== STORED ROWS ==
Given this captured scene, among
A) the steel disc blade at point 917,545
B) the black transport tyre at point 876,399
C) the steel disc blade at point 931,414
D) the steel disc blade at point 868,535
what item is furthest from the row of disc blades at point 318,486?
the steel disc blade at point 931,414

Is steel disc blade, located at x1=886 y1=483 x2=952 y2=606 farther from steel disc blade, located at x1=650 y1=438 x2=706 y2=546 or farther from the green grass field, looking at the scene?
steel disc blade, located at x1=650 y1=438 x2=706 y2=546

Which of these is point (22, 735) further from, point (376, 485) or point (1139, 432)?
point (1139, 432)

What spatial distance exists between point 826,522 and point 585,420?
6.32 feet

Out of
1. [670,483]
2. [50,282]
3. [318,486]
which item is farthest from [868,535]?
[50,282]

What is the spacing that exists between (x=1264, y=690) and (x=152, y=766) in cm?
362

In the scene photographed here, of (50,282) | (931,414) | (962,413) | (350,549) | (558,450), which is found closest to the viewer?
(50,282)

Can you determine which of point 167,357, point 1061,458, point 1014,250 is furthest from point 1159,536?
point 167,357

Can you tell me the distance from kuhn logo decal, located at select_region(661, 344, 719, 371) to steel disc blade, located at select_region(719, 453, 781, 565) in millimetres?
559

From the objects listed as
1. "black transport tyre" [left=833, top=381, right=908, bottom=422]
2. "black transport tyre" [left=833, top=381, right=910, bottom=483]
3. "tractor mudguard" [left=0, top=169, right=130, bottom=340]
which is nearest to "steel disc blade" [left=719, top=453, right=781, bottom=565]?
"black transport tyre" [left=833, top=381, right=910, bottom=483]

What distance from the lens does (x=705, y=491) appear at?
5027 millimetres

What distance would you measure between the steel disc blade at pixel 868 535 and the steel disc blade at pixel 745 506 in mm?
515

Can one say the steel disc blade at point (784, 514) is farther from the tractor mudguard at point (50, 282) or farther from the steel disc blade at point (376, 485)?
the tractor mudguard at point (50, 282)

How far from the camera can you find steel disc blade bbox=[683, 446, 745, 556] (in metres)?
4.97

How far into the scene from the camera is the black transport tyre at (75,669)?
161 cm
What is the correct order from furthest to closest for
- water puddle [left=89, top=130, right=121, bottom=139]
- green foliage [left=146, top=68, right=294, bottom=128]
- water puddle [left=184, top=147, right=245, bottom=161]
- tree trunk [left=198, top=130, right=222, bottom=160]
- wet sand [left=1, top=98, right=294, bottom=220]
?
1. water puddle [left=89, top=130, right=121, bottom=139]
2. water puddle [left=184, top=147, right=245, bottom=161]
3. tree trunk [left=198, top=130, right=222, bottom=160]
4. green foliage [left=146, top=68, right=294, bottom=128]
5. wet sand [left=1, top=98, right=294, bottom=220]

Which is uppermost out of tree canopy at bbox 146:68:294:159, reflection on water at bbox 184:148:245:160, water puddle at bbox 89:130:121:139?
===
→ **EXERCISE REQUIREMENTS**:
Express the data from the line containing "How far into" through the final line of the data as a Markdown table with the columns Row and Line. Number each line in Row, and leave out any blank lines.

→ **THE RESPONSE**:
| Row | Line |
|---|---|
| 1 | How far into the scene from the camera is the black transport tyre at (75,669)? |
| 2 | 161 cm |
| 3 | What is the correct order from furthest to closest for |
| 4 | - water puddle [left=89, top=130, right=121, bottom=139] |
| 5 | - green foliage [left=146, top=68, right=294, bottom=128] |
| 6 | - water puddle [left=184, top=147, right=245, bottom=161] |
| 7 | - tree trunk [left=198, top=130, right=222, bottom=160] |
| 8 | - wet sand [left=1, top=98, right=294, bottom=220] |
| 9 | ? |
| 10 | 1. water puddle [left=89, top=130, right=121, bottom=139] |
| 11 | 2. water puddle [left=184, top=147, right=245, bottom=161] |
| 12 | 3. tree trunk [left=198, top=130, right=222, bottom=160] |
| 13 | 4. green foliage [left=146, top=68, right=294, bottom=128] |
| 14 | 5. wet sand [left=1, top=98, right=294, bottom=220] |
| 15 | Which is uppermost out of tree canopy at bbox 146:68:294:159, reflection on water at bbox 184:148:245:160, water puddle at bbox 89:130:121:139? |